Ces derniers mois, nous avons souhaité faire un état des lieux sur les produits de consommation contenant du requin. Quels changements ou progrès pouvons nous observer depuis 4 ans quand notre enquête a commencé.

 

Les quantités ?

Nos dernières observations ne laissent pas à penser qu’aujourd’hui, on trouve moins de produits à base de requin sur les marchés français et européen. Une infime quantité de marques a définitivement abandonné le requin pour substituer le squalane qu’il fournit par celui de la canne à sucre ou plus souvent de l’olive, et cessé d’utiliser son cartilage pour le remplacer par des plantes. Mais de nouvelles marques apparaissent régulièrement.

 

L’étiquetage ?

Il est malheureusement toujours aussi flou puisque la législation n’oblige toujours pas les fabricants à spécifier la présence de requin dans leur produits. On parle de cartilage de poissons sauvages, de chondroitine, glucosamine sans en indiquer la provenance. Le mot requin est souvent absent et quand il ne l’est pas, l’espèce est rarement définie !

 

Le suivi, la provenance ?

La loi actuelle ne permet aucun suivi, ni auprès des marques, ni auprès des douanes. Avant, quand on posait la question auprès des marques qui annonçaient clairement le mot requin dans leurs ingrédients, il était impossible d’en connaître la provenance. Les marques répondaient de manière franche en invoquant la réglementation qui ne les oblige pas à dévoiler ni contenu, ni provenance ou bien elles répondaient de manière totalement hypocrite en dévoilant des provenances fictives d’élevage de requin (ce qui n’existe pas doit on encore le rappeler ?).

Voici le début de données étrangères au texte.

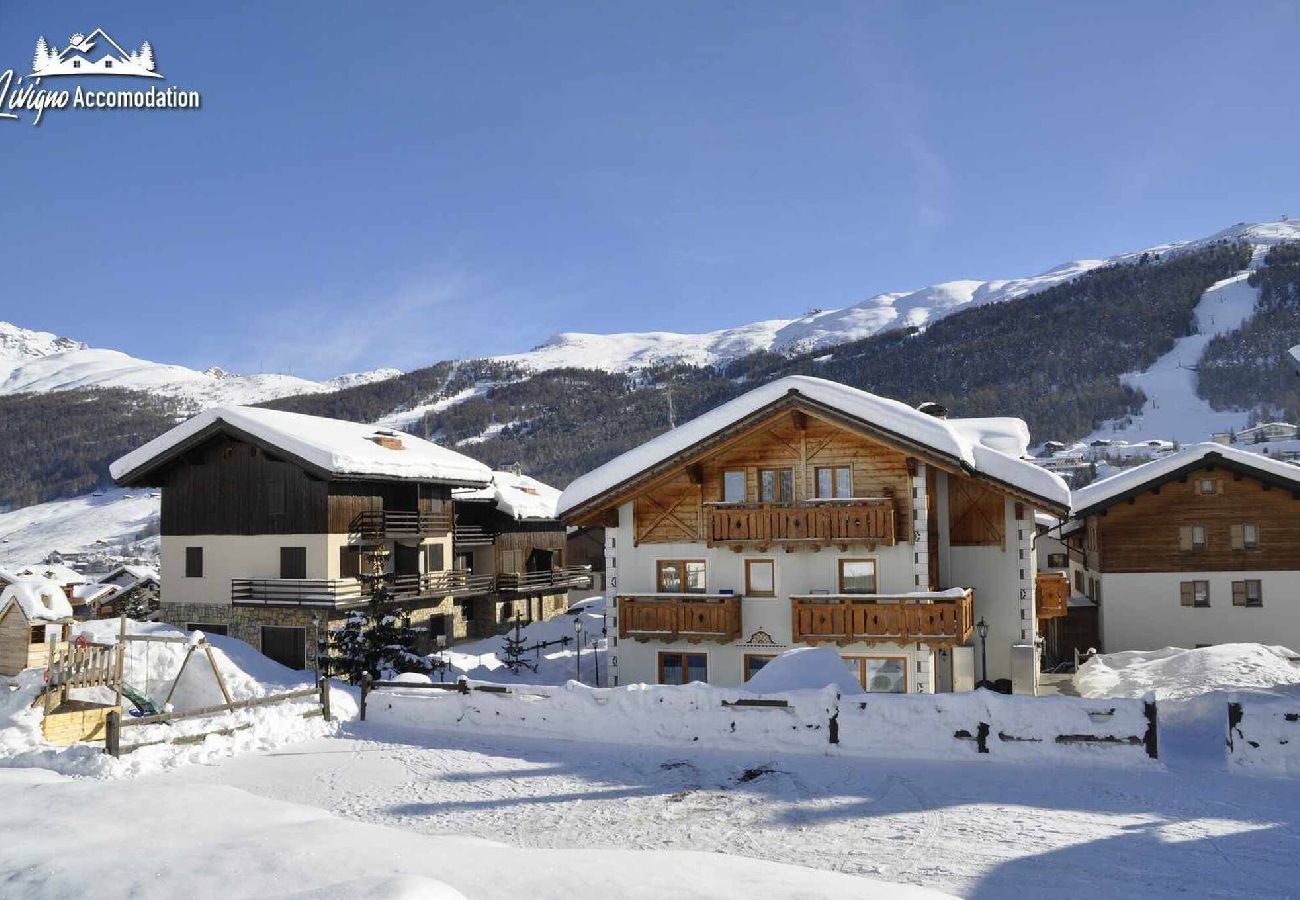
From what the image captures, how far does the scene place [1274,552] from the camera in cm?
3133

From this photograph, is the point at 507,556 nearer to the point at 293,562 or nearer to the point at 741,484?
the point at 293,562

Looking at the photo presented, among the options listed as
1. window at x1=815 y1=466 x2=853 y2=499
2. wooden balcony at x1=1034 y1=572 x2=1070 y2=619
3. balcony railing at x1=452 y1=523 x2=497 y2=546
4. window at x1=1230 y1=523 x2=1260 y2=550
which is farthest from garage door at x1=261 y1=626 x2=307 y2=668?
window at x1=1230 y1=523 x2=1260 y2=550

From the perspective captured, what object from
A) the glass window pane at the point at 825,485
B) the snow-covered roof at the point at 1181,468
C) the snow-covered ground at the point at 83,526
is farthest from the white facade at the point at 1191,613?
the snow-covered ground at the point at 83,526

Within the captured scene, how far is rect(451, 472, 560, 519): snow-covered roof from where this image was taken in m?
42.2

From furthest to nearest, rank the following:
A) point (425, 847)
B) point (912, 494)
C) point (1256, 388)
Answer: point (1256, 388) < point (912, 494) < point (425, 847)

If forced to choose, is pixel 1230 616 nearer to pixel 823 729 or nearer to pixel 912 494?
pixel 912 494

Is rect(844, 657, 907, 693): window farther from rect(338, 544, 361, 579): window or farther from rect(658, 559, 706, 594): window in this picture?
rect(338, 544, 361, 579): window

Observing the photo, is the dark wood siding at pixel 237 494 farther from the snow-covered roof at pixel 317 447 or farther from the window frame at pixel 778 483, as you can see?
the window frame at pixel 778 483

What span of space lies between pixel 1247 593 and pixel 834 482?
1896 centimetres

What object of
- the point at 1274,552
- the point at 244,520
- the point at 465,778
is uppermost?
the point at 244,520

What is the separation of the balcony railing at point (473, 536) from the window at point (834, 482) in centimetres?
2141

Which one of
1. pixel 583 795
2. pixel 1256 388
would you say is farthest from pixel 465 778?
pixel 1256 388

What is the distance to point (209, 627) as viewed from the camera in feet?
106

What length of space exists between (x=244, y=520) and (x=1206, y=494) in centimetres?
3482
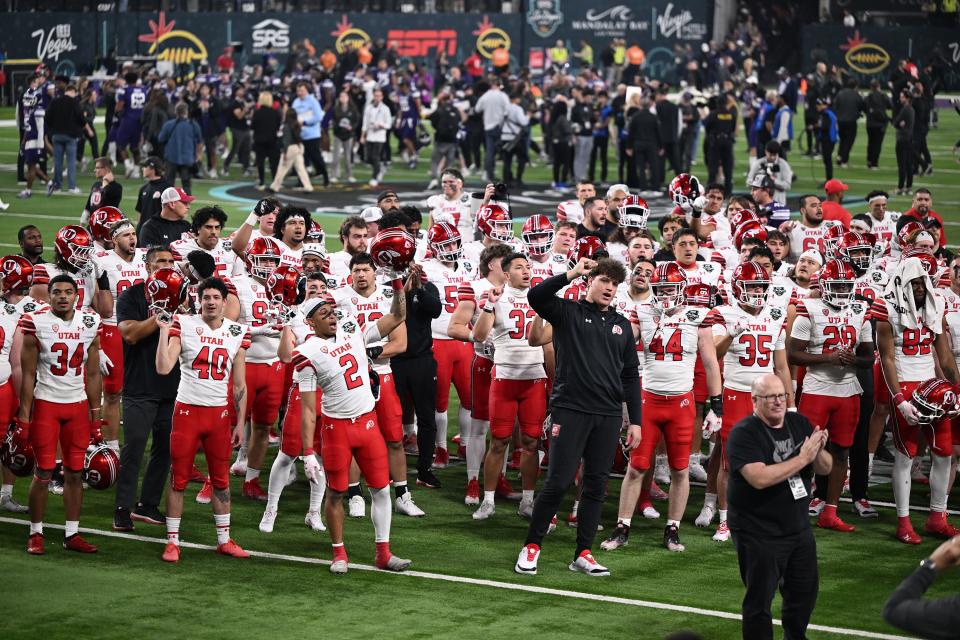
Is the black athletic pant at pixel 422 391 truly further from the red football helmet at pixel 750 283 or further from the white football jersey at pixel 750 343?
the red football helmet at pixel 750 283

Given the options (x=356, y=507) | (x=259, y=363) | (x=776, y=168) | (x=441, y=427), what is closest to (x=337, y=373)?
(x=356, y=507)

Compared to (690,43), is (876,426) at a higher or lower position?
lower

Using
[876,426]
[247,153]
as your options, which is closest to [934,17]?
[247,153]

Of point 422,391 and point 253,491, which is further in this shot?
point 422,391

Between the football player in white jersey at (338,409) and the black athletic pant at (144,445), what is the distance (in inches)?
58.4

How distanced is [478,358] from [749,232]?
133 inches

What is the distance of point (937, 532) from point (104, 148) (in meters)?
24.3

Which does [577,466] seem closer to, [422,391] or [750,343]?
[750,343]

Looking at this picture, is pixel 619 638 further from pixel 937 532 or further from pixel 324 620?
pixel 937 532

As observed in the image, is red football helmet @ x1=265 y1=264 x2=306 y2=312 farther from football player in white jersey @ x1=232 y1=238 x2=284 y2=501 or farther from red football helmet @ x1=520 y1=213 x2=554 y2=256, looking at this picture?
red football helmet @ x1=520 y1=213 x2=554 y2=256

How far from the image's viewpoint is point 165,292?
10000mm

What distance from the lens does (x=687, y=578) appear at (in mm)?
9727

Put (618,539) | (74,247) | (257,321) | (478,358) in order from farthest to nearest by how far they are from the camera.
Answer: (478,358), (257,321), (74,247), (618,539)

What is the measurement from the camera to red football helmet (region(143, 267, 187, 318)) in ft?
32.8
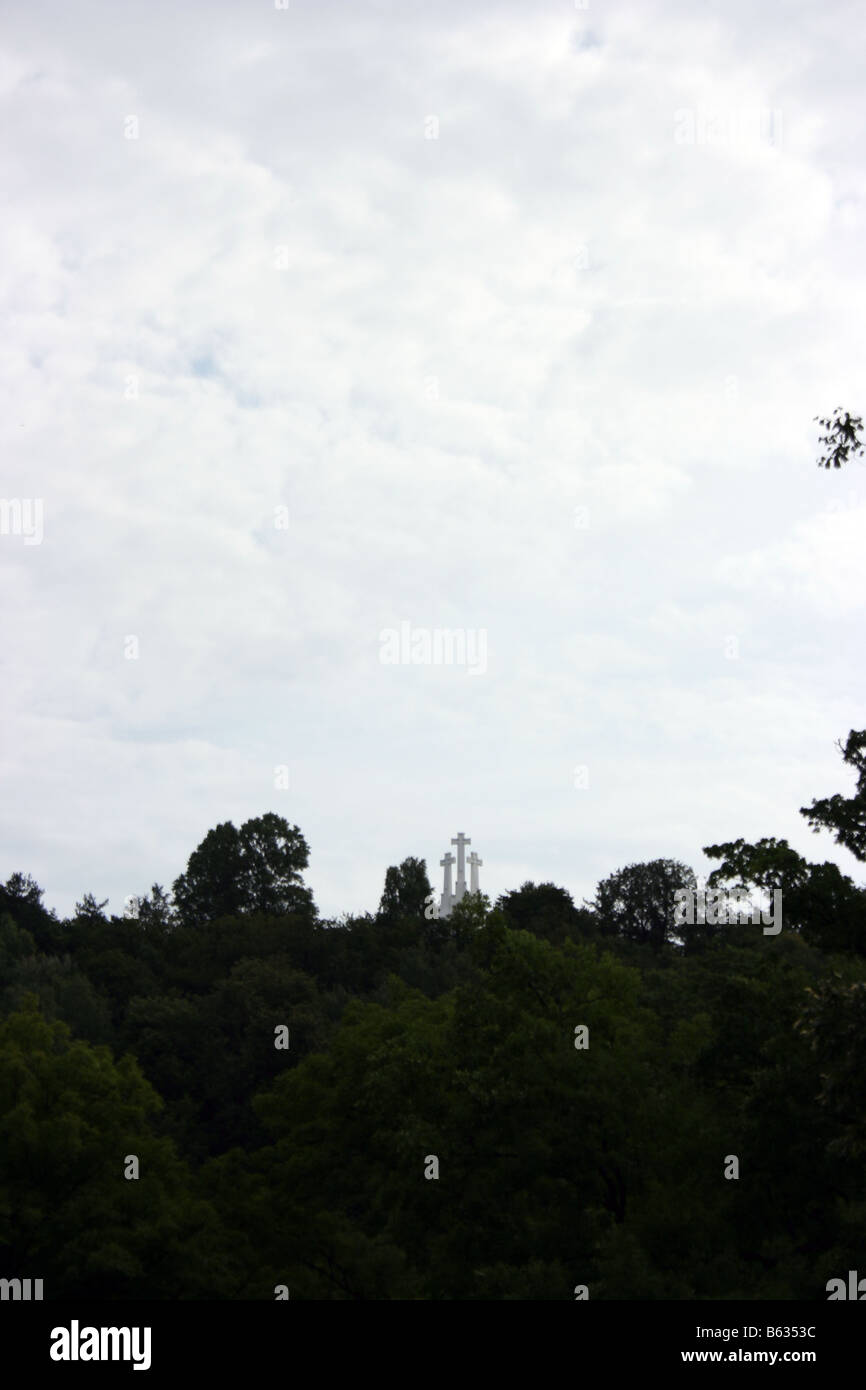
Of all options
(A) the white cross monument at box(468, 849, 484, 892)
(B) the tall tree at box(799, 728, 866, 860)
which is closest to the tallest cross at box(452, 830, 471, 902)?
(A) the white cross monument at box(468, 849, 484, 892)

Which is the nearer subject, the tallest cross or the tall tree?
the tall tree

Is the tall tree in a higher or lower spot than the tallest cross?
lower

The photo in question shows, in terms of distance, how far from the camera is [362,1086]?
149 feet

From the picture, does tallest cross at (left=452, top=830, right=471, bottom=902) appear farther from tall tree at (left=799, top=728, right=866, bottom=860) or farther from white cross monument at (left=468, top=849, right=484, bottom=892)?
tall tree at (left=799, top=728, right=866, bottom=860)

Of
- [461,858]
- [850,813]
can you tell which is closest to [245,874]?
[461,858]

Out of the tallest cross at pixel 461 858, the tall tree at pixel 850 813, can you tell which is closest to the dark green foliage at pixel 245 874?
the tallest cross at pixel 461 858

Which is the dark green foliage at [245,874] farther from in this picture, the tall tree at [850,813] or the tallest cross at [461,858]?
the tall tree at [850,813]

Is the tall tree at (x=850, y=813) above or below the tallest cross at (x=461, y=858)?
below

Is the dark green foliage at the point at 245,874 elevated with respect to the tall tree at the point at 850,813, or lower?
elevated

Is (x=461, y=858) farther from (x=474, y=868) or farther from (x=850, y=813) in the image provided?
(x=850, y=813)

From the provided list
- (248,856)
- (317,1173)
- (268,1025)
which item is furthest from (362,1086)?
(248,856)

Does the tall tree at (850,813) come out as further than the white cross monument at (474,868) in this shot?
→ No

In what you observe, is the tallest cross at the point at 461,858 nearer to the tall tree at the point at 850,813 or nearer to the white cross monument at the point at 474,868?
the white cross monument at the point at 474,868
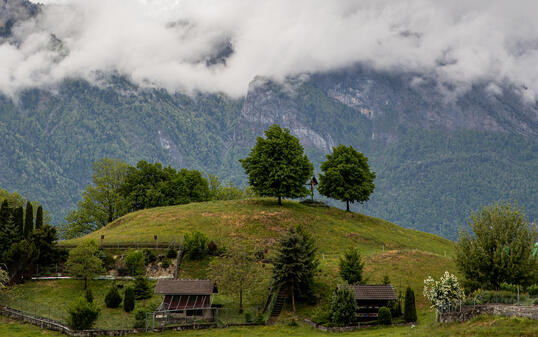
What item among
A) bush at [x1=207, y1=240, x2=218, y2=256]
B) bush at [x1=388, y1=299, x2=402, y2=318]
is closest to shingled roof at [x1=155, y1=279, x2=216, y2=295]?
bush at [x1=207, y1=240, x2=218, y2=256]

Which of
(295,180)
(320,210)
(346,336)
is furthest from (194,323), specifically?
(320,210)

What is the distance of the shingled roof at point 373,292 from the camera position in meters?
61.1

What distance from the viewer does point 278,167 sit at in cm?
10088

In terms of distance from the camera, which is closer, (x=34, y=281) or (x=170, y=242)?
(x=34, y=281)

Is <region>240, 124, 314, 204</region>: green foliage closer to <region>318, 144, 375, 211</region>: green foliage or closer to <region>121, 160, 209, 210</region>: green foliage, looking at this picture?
<region>318, 144, 375, 211</region>: green foliage

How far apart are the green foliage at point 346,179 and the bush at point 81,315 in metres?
62.0

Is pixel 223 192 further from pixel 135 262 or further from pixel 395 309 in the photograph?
pixel 395 309

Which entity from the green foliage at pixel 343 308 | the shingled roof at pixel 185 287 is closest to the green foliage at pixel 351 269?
the green foliage at pixel 343 308

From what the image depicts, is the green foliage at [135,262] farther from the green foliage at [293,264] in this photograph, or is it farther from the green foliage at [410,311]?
the green foliage at [410,311]

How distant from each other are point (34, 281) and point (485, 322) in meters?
58.0

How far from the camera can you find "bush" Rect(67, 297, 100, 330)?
55.9m

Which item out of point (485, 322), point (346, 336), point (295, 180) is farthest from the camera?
point (295, 180)

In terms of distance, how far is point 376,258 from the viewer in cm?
8144

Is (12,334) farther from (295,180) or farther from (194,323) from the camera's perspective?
(295,180)
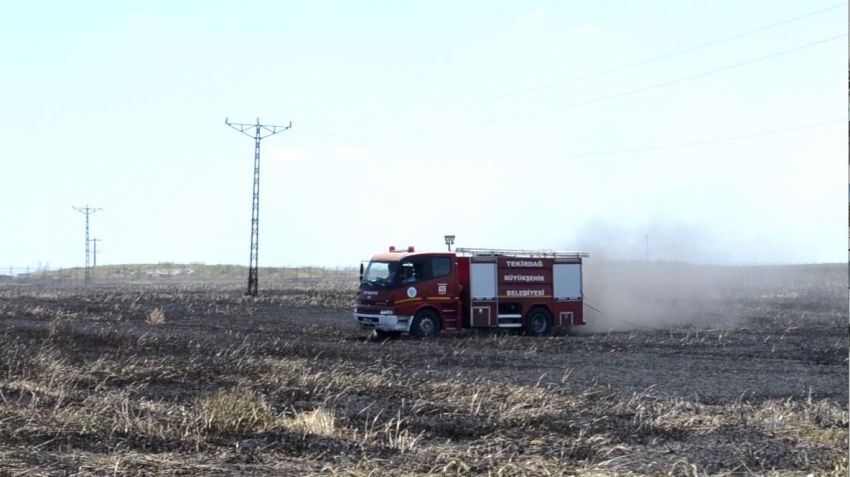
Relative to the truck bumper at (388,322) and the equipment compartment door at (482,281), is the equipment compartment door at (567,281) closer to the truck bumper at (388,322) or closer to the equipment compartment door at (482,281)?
the equipment compartment door at (482,281)

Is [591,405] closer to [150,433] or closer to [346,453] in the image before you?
[346,453]

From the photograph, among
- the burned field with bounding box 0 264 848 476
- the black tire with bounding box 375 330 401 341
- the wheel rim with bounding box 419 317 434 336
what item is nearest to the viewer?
the burned field with bounding box 0 264 848 476

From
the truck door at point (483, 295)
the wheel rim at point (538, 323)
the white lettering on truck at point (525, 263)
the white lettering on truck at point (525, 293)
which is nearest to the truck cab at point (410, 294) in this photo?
the truck door at point (483, 295)

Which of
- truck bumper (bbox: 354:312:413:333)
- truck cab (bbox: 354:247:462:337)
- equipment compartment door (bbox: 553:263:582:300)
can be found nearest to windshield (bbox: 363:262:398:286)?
truck cab (bbox: 354:247:462:337)

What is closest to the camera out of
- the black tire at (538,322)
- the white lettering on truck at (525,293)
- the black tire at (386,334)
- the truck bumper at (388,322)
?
the truck bumper at (388,322)

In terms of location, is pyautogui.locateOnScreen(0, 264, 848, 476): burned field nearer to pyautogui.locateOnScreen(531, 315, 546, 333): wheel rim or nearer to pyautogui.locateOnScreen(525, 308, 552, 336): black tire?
pyautogui.locateOnScreen(525, 308, 552, 336): black tire

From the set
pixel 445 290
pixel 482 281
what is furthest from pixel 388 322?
pixel 482 281

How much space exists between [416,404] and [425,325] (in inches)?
580

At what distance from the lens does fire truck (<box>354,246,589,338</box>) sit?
27.3 m

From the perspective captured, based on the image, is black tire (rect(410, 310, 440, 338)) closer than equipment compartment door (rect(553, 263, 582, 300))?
Yes

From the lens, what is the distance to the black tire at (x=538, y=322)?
97.5 feet

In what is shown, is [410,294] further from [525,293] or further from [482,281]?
[525,293]

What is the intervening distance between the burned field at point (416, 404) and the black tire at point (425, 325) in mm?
791

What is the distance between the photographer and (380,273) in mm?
27750
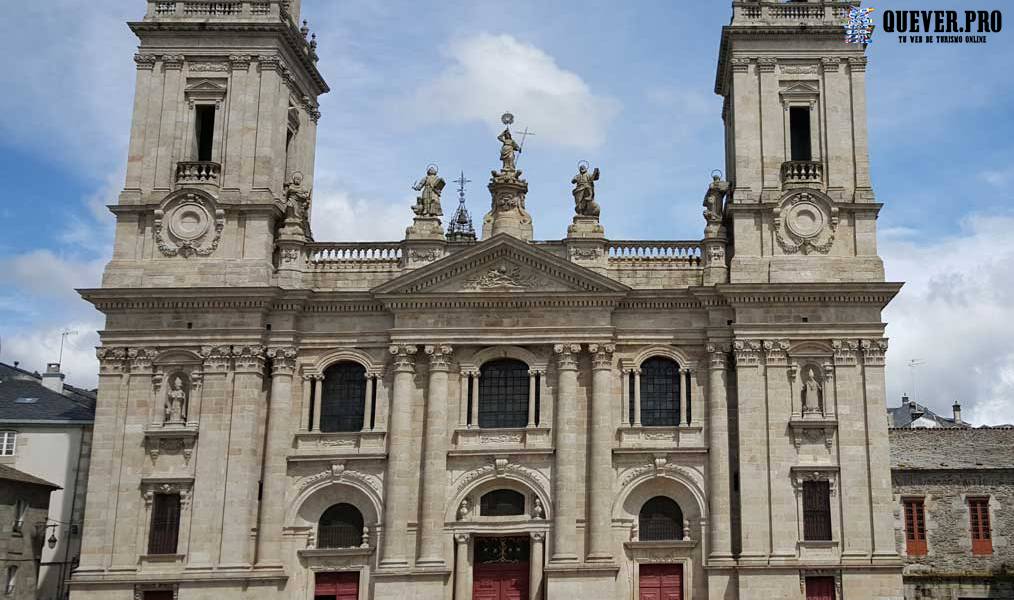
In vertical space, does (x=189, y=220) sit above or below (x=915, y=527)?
above

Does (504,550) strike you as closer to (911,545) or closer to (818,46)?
(911,545)

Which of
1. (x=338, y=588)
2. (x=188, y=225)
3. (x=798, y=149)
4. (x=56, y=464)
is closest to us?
(x=338, y=588)

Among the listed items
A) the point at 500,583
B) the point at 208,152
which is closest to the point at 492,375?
the point at 500,583

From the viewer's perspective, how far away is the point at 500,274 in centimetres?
3750

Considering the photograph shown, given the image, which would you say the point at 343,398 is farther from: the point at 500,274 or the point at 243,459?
the point at 500,274

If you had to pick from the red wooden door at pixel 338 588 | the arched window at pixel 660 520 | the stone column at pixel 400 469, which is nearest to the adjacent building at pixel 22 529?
the red wooden door at pixel 338 588

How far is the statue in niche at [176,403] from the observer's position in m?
36.7

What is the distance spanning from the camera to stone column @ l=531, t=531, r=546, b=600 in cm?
3544

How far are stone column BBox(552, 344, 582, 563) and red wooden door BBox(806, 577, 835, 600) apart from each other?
274 inches

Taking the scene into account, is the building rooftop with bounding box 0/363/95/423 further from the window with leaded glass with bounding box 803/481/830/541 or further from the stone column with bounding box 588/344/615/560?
the window with leaded glass with bounding box 803/481/830/541

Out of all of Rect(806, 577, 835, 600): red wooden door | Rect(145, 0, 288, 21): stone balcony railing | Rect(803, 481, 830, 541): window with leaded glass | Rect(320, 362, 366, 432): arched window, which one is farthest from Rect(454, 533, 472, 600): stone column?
Rect(145, 0, 288, 21): stone balcony railing

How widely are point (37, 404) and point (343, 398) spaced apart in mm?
14269

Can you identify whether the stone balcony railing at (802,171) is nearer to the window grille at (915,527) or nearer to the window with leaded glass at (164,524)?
the window grille at (915,527)

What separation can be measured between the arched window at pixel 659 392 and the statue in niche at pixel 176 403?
47.8 ft
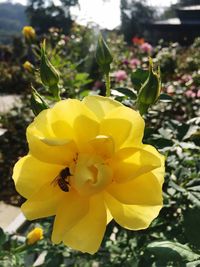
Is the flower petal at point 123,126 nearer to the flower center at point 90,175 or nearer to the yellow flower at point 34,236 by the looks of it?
the flower center at point 90,175

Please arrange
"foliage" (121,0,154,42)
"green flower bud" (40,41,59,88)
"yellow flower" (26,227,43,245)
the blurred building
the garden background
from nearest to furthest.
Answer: "green flower bud" (40,41,59,88) → the garden background → "yellow flower" (26,227,43,245) → the blurred building → "foliage" (121,0,154,42)

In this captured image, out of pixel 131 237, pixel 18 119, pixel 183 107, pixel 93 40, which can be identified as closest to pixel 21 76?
pixel 93 40

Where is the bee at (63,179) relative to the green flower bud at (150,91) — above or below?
below

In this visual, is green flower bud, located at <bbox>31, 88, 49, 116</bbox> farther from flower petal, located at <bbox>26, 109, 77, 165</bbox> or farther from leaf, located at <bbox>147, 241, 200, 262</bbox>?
leaf, located at <bbox>147, 241, 200, 262</bbox>

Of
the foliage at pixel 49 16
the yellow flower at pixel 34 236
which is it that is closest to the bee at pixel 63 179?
the yellow flower at pixel 34 236

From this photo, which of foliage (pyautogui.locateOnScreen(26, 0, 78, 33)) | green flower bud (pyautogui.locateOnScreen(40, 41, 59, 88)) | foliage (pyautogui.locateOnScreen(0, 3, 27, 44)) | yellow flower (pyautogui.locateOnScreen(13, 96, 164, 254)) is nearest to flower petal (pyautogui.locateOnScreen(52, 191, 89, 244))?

Aujourd’hui les choses ont légèrement évolué, et pas vers le mieux puisque les réponses que nous avons eu récemment mentionnent le respect de l’environnement et le respect total des quotas de pêche grâce à l’évocation de labels écologiques que nous ne citerons pas. Ces labels non officiels, sont, après étude, bien souvent auto financé par les marques elles mêmes. Autant dire qu’elles font bien ce qu’elles veulent. Même chose pour les grands groupes de magasins d’alimentation, qui sous couvert d’avoir signé des chartes, continuent à commercialiser du requin. Quand on leur pose la question, ils expliquent que oui, la chaîne de magasins à signé une charte (que l’on ne peut se procurer malgré nos demandes) mais que chaque magasin est dirigé par un actionnaire indépendant, donc… chacun fait ce qu’il veut et on nous fournit un numéro téléphone d’un service client où personne ne répond jamais…

 

Les espèces ?

Les rares fois où les espèces sont spécifiées, il s’agit souvent des requins type roussette. Pour certaines marques, la surprise est grande quand nous leur parlons de requin puisque pour eux, la roussette n’est pas un requin…. Pour ceux qui considèrent la roussette comme un requin, l’argument est simple. Espèce non protégée, en préoccupation mineure et considérée comme une espèce stable. N’oublions pas que les espèces ne sont pas répertoriées, que la transformation en poudre ou en huile se fait souvent à l’étranger et que n’importe quelle espèce de requin peut se retrouver dans votre crème de jour ou votre gélule de complément alimentaire. Au début de notre enquête, il y a 4 ans, nous avions repéré une marque de cosmétique à base de requin qui n’a jamais souhaité communiquer avec nous sur le contenu de leurs produits. Quelques mois après, nous apprenions qu’une ONG avait découvert une usine de transformation de poissons en Chine qui fabriquaient les sous produits des cosmétiques. Plusieurs espèces protégées et en voie de disparition y avaient été découvert (requins baleine). Et cette fameuse usine était le fournisseur principal de la marque en question.

 

En résumé, peu ou pas de changements majeurs si ce n’est que les marques (souvent de compléments alimentaires) ont trouvé de nouveaux moyens pour se donner une image positive auprès des consommateurs que nous sommes et pour nous, la pilule est dure à avaler.

 

Consommateurs, soyons vigilants, évitons les marques qui ne souhaitent pas faire évoluer leur produits et faisons en sorte de faire évoluer les législations sur l’étiquetage des ingrédients.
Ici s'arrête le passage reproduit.